After doing a series of jobs including a very brief spell as waiter for a catering company and a more lengthy time as a paint salesman for Berger Paints he then studied at an Anglican Theological College, Westcott House in Cambridge England before being ordained in Manchester Cathedral in 1967. He ministered in parishes in Manchester, Christchurch New Zealand and Singapore before being appointed Chaplain to his old school Christ’s College in Christchurch. After Christ’s College he was vicar of an inner city church and wrote a weekly column, ‘The Vicar Writes’, for the Star Newspaper. Simon returned to work in the Diocese of London in 1985.

From 2000, Simon broadcast on New Zealand National Radio, ‘People and Places’, which became ‘Simon Acland’s Thoughts from Abroad’. These were short talks broadcast on Bank Holidays and during January (New Zealand’s summer holiday period). When asked how he thought his thoughts Simon said, ’When most people travel they take photographs. I am the world’s worst photographer. I take a note book. And I do listen in to people’s conversations and I observe what’s going on and I make notes about what I think. That’s where the thoughts come from.’ Elizabeth Alley, one time Features Manager at Radio New Zealand, wrote of Simon’s broadcasts ‘Collectively, they inform, often amuse, always interest and sometimes provoke us into broader thinking. Most of all, they are human vignettes of universal meaning which help us make sense of our own place in an increasingly complex world.’

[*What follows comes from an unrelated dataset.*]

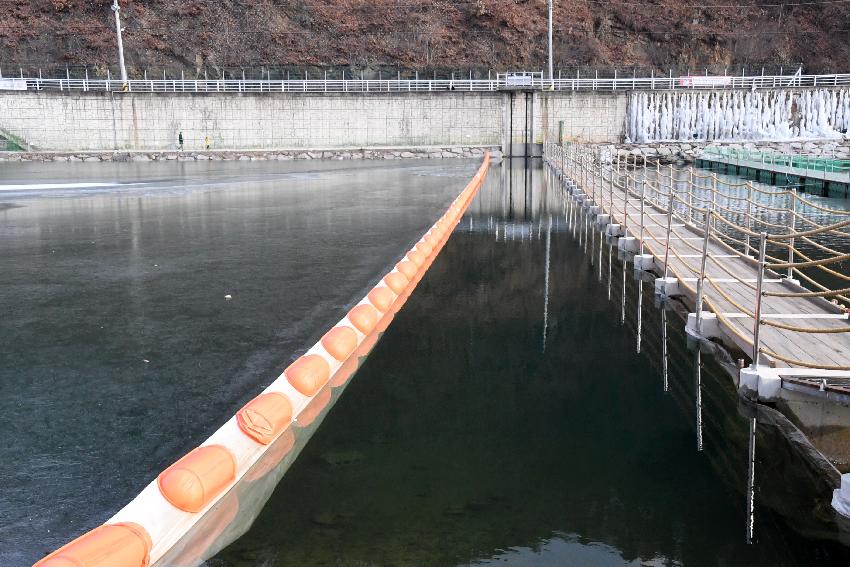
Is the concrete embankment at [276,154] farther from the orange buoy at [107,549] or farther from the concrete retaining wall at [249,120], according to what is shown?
the orange buoy at [107,549]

In 2003 Simon developed, from his broadcasts, with Eliza Thompson directing, a ‘One Man Show’, ‘Hello! Where are you from?’ which he quickly changed to being a ‘Talk’. ‘I’m not an actor. With a ‘One Man Show’ people have a high expectation of top rate entertainment, and rightly so,’ Simon said. ‘With a talk there’s a preparedness to be bored so anything above boredom level gets good marks. I was especially pleased when New Zealand’s most popular playwright, Roger Hall, gave me 11 out of 10!’

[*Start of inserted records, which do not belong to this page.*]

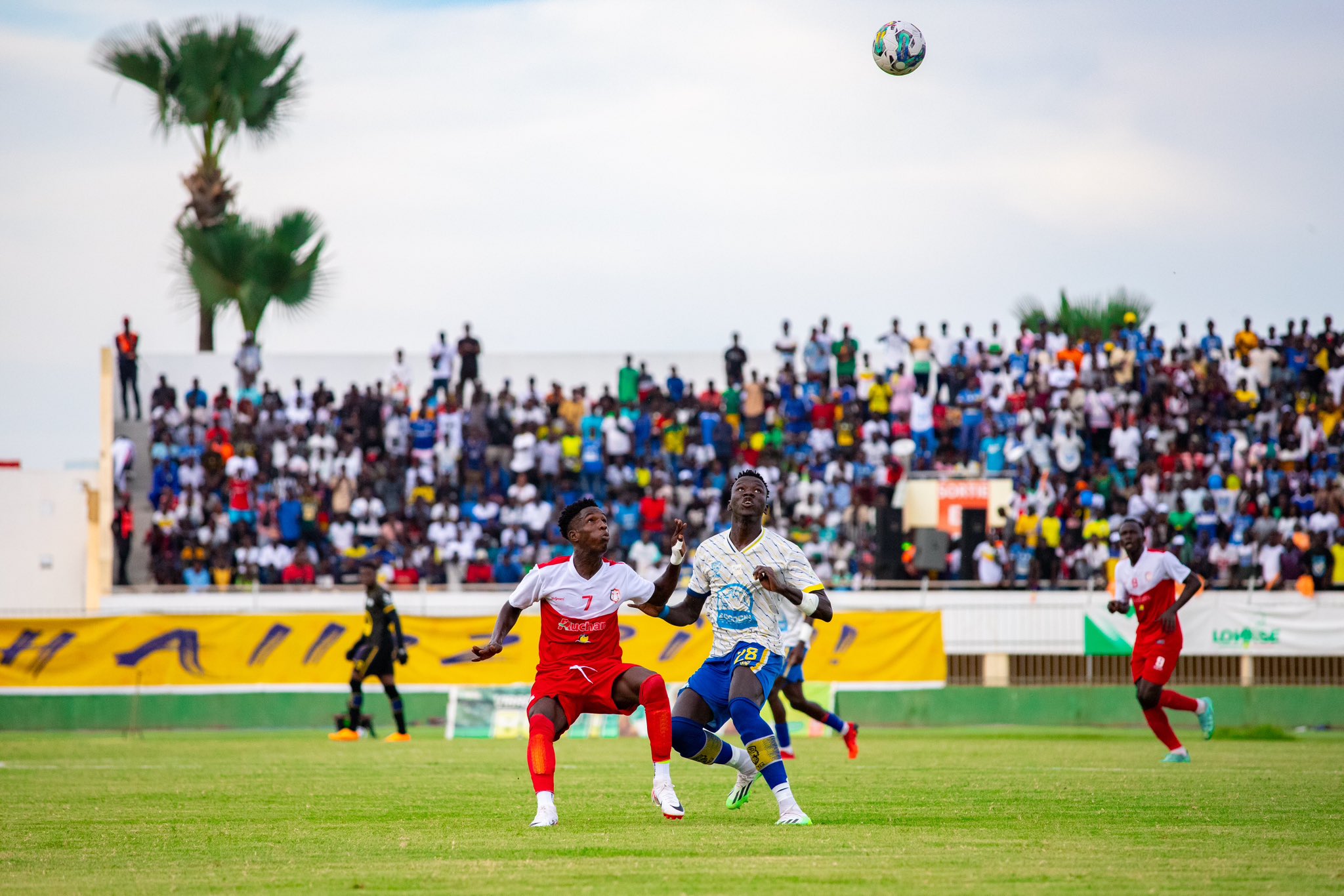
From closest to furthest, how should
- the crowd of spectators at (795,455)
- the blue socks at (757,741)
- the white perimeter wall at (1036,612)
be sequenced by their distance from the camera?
the blue socks at (757,741) < the white perimeter wall at (1036,612) < the crowd of spectators at (795,455)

Since then Simon has given his talks, including ‘Hello! Where are you from?’, ‘The New Zealander’, ‘Thinking Aloud’, and ‘It’s part of the Ageing Process’, in different centres in New Zealand, and, in London, at the Chelsea Festival, the Dover Street Arts Club and at the White Bear Pub Theatre in Kennington.

Simon has lived in Kennington for the past twenty years and is Honorary Assistant Priest at St Agnes Church, Kennington Park, where he is a parishioner.